Secondary pricing improved, with BlackRock UKPF’s and Threadneedle’s PUTs now only just below NAV. Hermes PUT and Lothbury PUT continue to trade at 2-3% premiums to NAV. Pricing for most other balanced funds remained around bid price (around -2%). The biggest pricing movement was in UBS Triton. Quoted (albeit non transacted) discounts of around 20% earlier this year have moved closer to -2% to -7%, after capital values fell more than 15% over the past two quarters.
Pricing remained largely unchanged, with Henderson Shopping Centre Fund, Standard Life Shopping Centre Fund and Lend Lease Retail Partnership at around 5% to 8% discounts. Increased demand for LLRP has not had a big impact on pricing, as buyers are still unwilling to pay more than other purchasers over the past six months.
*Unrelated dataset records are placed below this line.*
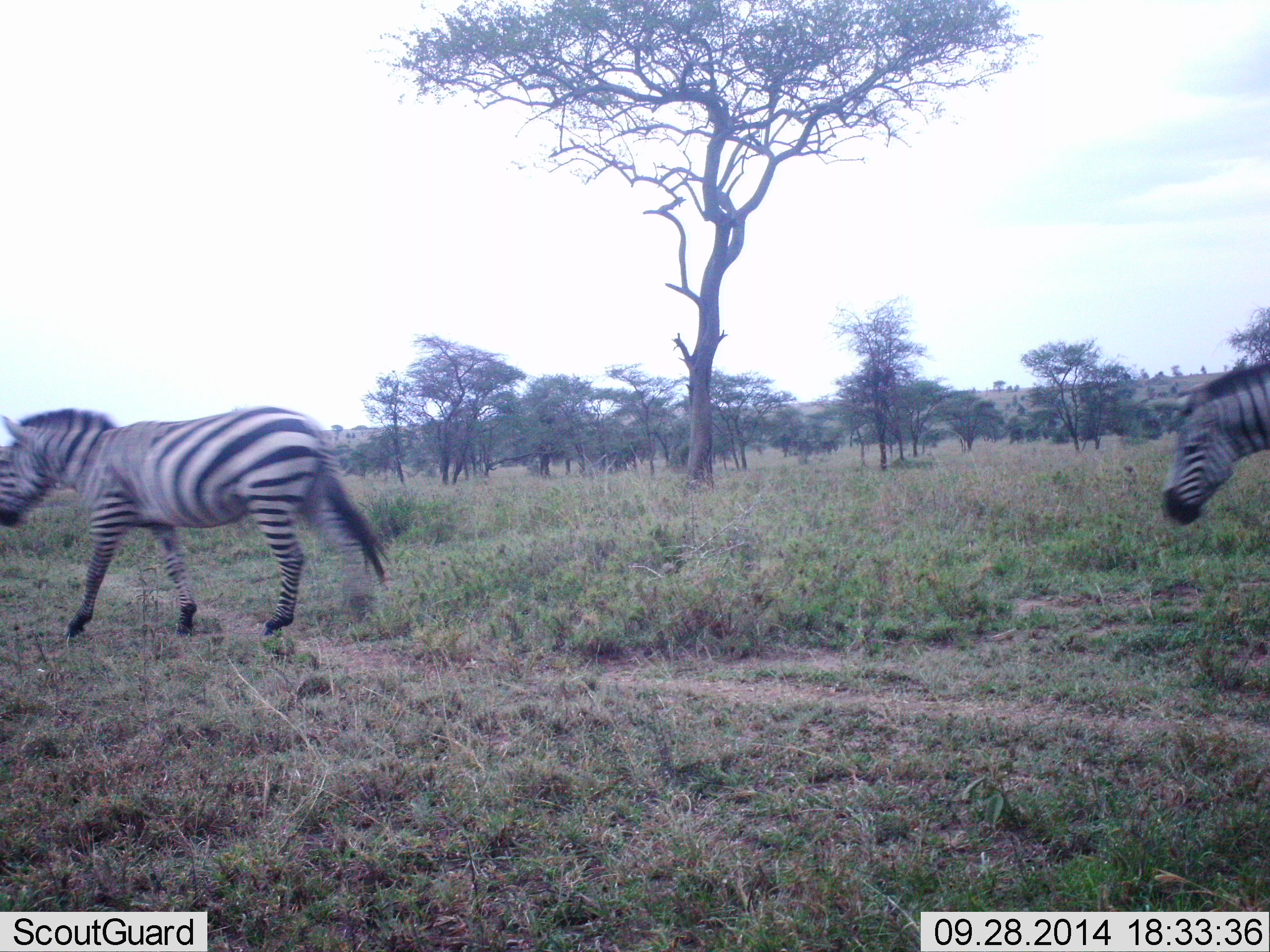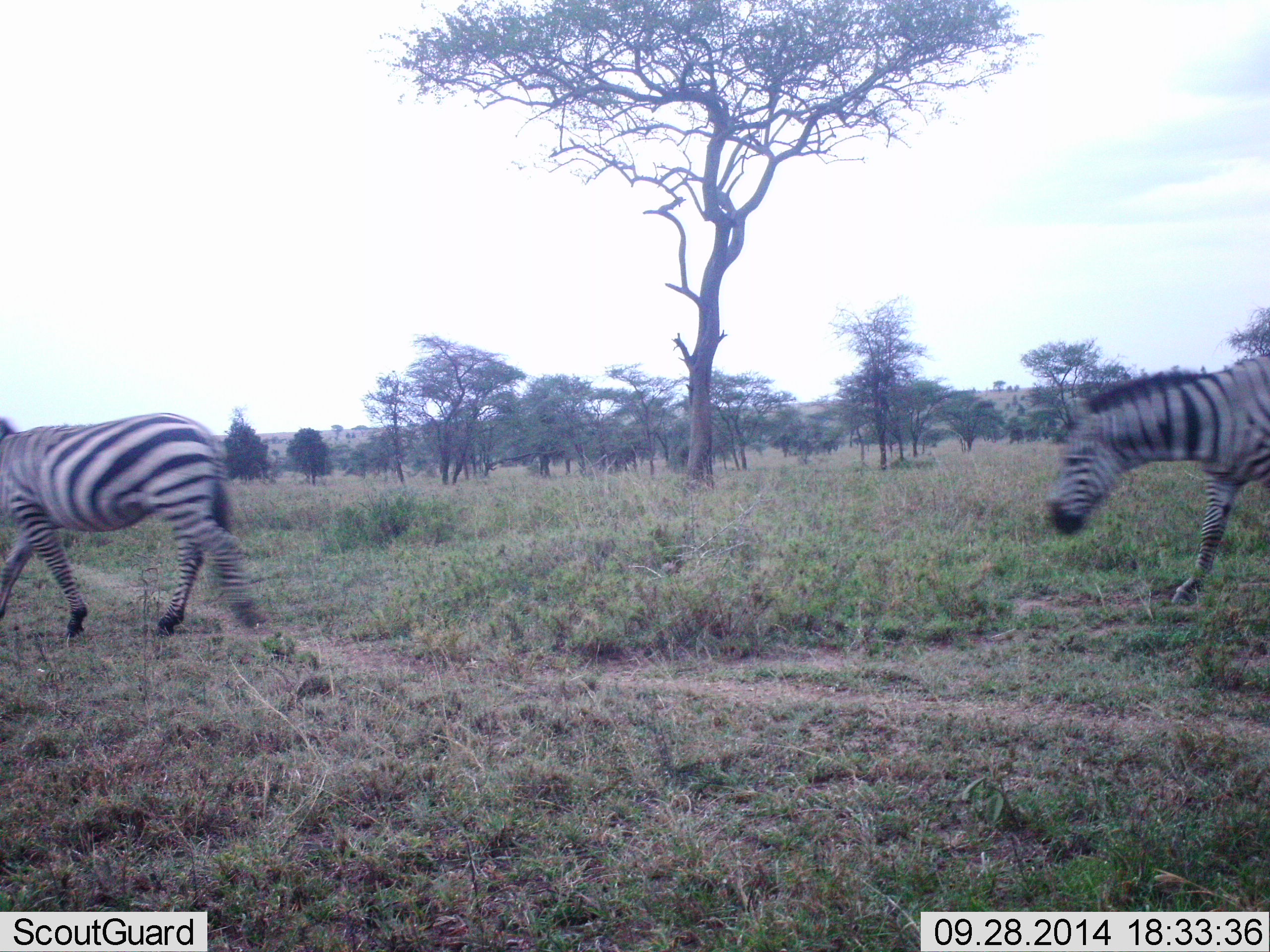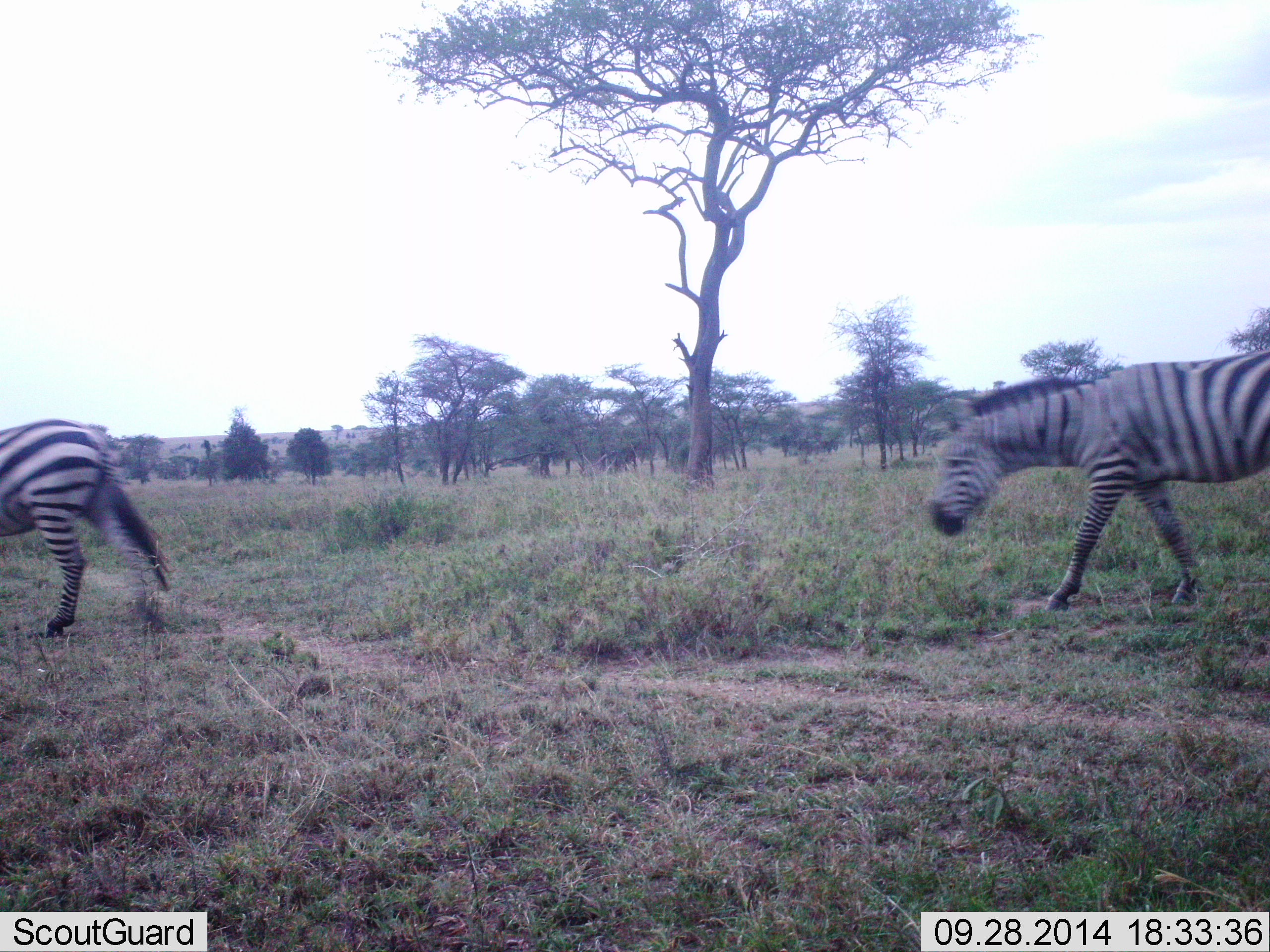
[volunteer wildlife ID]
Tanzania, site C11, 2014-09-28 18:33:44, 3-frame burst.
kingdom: Animalia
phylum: Chordata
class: Mammalia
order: Perissodactyla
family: Equidae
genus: Equus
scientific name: Equus quagga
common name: plains zebra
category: zebra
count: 2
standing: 0%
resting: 0%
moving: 100%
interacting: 0%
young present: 0%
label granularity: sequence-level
Retail warehouse pricing improved slightly, with demand for units in Henderson Retail Warehouse Fund leading to deals improving to a sub-10% discount to NAV (transactions in the month earlier were closer to -12%).
Hercules Unit Trust pricing also improved slightly to between a 10% and 11% discount, as many investors see these funds as similar. Pricing for Standard Life Retail Park Trust remained at a around an 8% discount.
Pricing improved last month, driven largely by L&G IPIF’s movement to around -4.5%, from more than -6% last month. The market has priced-in anticipated improvements in distributions after a big swap was unwound.
SWIP’s AIPUT remains in demand owing to its high-quality assets, but vendors are scarce. Ashtenne is still at around a 50% discount and the market for Falcon and The Industrial Trust remains inactive.
Interest is still limited to Henderson CLOF and WELPUT, with buyers of the latter paying 3-4% discounts. The most aggressive volume vendors are seeking a 2% discount and others NAV or even a premium, if they are to sell in advance of the liquidity window in 2014.
HCLOF’s proposed extension is still in negotiation and, until the situation is clearer, secondary market demand is likely to be muted. Quoted pricing remains at 3-5% discounts. The few buyers of APIA are seeking discounts in excess of 50%.
Unite is still trading at just below NAV (around -1%). A planned equity raising may move quoted pricing above NAV, but concerns about capital growth may limit actual deals at this level from UK market participants. A few L&G Leisure Fund buyers are considering a premium of around 1.5%, but most investors are content to stay in the fund. L&G’s equity raising is rumoured to be progressing well.
US and European buyers are increasingly active, seeking opportunities in all risk proﬁles, performing and non-performing. Transparency and assisting purchasers’ due diligence remain critical to success, but a growing number of fund managers support structured disposals triggered by investors. This continuing trend bodes well for the European secondary market’s future.